CoinEx Review 2026: Fees, Safety & Is It Legit?

Most CoinEx review pages read like they were copy-pasted from CoinEx's own marketing deck. This one isn't. I've poked around this exchange for a while, set up an account, run trades, and dealt with the KYC gate, so here's an honest CoinEx review for anyone deciding whether to actually sign up in 2026.

Last updated: June 2026.

Short version up top, because you came here for a verdict, not a 2,000-word warm-up.

The quick verdict

Question Short answer
Is CoinEx legit? Yes. It's a real, established exchange that's been running since 2017.
Is it safe? Reasonably. Cold storage, 2FA, the usual. No exchange is "safe," though.
Available in the US? No. US residents are blocked.
KYC required? Yes for fiat and full features. Basic crypto-only use is limited.
Best for Altcoin traders who want a big coin list and don't need fiat rails.
Worst for US users, fiat-heavy beginners, anyone wanting deep regulatory cover.

That's the whole thing in one box. The rest of this is me showing my work.

What is CoinEx, actually?

CoinEx is a global cryptocurrency exchange that launched in 2017. It does spot trading, futures, margin, and a few earn-style products. The thing it's genuinely known for is breadth: it lists a huge number of coins, including small altcoins that bigger exchanges won't touch until much later.

══════════

◆ **About this exercise**
Answer these questions using the CoinEx review above.
1. When was the review last updated?
2. Which groups of people does the review say CoinEx is worst for?
3. Besides spot trading, what products does CoinEx offer?

◆ **The data**
══════════

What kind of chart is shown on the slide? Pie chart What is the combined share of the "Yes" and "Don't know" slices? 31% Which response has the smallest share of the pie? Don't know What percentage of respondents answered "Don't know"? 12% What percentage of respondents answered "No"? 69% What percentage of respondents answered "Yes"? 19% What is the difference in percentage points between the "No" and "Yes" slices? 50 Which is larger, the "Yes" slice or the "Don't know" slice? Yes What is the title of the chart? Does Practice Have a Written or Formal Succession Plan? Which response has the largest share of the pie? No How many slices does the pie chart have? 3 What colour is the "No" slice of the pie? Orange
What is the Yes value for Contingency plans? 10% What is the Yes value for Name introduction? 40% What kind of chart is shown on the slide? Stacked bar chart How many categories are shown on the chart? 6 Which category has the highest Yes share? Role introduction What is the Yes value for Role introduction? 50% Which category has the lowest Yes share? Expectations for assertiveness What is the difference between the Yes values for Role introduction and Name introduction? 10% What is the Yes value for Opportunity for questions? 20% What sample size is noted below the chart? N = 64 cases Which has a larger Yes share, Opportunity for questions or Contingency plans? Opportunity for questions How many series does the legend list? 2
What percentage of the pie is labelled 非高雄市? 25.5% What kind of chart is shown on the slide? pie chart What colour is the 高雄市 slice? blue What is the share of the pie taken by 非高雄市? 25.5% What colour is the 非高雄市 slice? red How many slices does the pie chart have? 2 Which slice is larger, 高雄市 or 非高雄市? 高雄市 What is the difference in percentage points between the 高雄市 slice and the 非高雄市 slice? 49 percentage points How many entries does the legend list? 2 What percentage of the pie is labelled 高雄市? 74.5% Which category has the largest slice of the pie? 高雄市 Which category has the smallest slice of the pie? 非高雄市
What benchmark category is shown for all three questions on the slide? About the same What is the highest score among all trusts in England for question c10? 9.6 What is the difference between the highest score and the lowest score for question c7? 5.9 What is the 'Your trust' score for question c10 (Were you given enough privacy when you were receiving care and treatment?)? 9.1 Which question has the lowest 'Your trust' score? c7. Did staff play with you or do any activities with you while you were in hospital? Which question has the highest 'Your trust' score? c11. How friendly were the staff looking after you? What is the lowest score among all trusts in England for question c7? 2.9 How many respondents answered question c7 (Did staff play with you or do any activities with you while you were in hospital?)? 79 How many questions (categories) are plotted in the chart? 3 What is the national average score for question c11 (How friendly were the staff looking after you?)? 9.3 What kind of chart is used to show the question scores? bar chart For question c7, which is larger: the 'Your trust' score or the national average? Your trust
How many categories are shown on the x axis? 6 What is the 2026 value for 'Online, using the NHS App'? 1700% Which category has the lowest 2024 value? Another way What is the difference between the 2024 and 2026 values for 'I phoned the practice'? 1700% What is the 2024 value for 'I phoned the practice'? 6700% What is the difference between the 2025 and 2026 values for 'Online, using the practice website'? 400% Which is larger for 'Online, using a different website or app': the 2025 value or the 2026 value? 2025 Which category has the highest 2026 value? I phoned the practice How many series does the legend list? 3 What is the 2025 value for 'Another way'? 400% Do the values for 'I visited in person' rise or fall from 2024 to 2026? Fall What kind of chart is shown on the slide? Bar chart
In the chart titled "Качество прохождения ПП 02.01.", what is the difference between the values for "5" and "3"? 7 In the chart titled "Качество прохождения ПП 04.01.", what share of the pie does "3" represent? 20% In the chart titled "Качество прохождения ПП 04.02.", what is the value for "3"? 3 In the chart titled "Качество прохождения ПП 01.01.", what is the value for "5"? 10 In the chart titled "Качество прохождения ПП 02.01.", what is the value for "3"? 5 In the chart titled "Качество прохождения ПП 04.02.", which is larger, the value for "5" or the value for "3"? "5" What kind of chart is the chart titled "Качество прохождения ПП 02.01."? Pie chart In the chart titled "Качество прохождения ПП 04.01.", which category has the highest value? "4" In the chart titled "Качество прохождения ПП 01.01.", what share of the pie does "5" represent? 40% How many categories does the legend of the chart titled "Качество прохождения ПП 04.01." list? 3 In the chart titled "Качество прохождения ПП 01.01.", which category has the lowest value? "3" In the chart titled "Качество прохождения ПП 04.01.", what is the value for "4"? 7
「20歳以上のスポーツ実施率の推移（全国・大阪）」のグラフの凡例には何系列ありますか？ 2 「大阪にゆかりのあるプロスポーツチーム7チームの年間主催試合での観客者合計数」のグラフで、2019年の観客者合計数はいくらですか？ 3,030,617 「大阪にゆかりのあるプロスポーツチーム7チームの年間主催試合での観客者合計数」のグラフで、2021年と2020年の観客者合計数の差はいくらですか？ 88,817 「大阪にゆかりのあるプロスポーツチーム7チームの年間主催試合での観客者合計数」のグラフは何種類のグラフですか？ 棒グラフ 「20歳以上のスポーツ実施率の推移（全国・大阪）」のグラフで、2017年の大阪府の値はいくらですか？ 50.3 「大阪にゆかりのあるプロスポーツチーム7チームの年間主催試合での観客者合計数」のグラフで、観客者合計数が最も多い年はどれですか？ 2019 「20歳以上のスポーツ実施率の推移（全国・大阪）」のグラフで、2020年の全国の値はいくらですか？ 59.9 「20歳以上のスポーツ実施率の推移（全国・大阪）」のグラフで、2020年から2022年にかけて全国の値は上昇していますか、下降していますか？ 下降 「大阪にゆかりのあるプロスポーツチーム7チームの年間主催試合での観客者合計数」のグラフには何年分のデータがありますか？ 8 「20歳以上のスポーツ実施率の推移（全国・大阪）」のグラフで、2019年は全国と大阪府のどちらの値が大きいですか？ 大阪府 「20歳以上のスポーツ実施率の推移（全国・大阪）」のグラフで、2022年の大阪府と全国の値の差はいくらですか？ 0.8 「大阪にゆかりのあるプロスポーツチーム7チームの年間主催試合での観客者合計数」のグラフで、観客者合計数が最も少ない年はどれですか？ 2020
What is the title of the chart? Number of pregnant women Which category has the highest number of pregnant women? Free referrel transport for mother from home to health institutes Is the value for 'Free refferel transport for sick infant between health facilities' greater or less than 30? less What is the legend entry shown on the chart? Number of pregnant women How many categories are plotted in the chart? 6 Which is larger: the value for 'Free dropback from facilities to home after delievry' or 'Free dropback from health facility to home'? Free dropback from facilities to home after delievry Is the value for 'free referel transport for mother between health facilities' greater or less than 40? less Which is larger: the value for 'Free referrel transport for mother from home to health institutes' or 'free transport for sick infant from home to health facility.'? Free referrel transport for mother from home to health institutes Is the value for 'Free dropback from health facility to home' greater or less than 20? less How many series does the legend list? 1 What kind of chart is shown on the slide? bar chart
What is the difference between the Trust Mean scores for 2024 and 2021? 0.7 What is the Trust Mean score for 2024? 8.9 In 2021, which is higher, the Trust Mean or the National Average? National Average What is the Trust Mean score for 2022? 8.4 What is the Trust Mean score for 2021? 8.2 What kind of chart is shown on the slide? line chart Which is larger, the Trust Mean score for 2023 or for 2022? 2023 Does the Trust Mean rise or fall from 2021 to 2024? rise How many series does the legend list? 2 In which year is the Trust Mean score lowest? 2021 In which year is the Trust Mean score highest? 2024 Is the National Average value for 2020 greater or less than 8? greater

══════════

◆ **Result**
1. June 2026.
2. US users, fiat-heavy beginners, and anyone wanting deep regulatory cover.
3. Futures, margin, and a few earn-style products.